The youngsters quickly got to safety. Swampscott Superintendent Matthew Malone praised the response of teachers, administrators and chaperones. Some kids heard the gunshots; Malone wouldn't say whether any witnessed the violence.

"They were in shock over the hate demonstrated," Malone said. "They were scared." Yet, in the aftermath, "they are maintaining a sense of normalcy."

Iris Goldman's daughter Lily quickly called her mother after the incident. "She did hear the gunshots. ... Then pandemonium broke out. Children were running, saying, 'I want to find my mom!' But very quickly the assistant principal got them together and they were rushed out of the building."

Goldman's relief is leavened with regret. "Our children are safe. They're safe because a security guard protected them. ... I feel very sad for his family."

She added, "I put my daughter on the bus on Tuesday morning and kissed her goodbye. And then life happened."

"Our kids are in good hands," Danvers Assistant Superintendent Sue Ambrozavitch said, praising Principal Michael Cali. "We are meeting them when they return."

Both school groups continued their trips yesterday determined not to be defeated by terrorism. Swampscott youngsters even got a 45-minute tour of the Capitol building led by Sen. John Kerry.

Rabbi Baruch HaLevi of Swampscott's Temple Shirat Hayam has taken calls from shaken mothers. The exposure to violence and religious hatred is bound to have an impact, he said.

Urging people to "speak out," HaLevi sees events at a critical stage. "Enough is enough." He links this tragedy to last month's murder of a Jewish woman at Wesleyan College by an anti-Semitic Marblehead man and the recent arrest of four Moslem converts allegedly planning to bomb a synagogue in White Plains, N.Y.
====
> _Task instructions_
Please list every person identified by name in the news excerpt above.

> _Dataset extract_
====
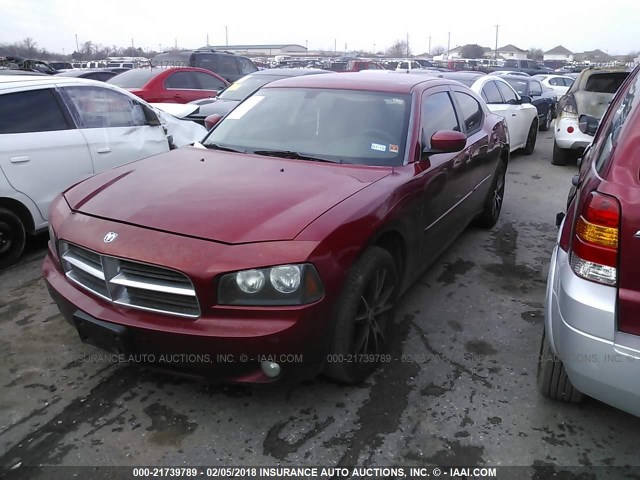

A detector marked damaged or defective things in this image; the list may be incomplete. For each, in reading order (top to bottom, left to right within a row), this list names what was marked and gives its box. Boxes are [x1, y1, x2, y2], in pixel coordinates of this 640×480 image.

cracked pavement [1, 129, 640, 478]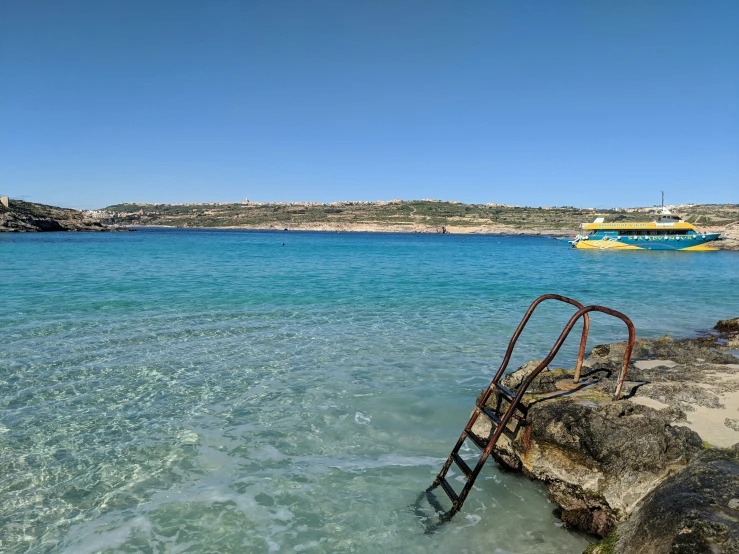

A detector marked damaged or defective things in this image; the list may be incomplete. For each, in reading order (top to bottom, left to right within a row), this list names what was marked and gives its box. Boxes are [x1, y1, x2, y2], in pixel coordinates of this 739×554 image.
====
> _Task solution_
Matthew Malone, Iris Goldman, Lily, Sue Ambrozavitch, Michael Cali, John Kerry, Baruch HaLevi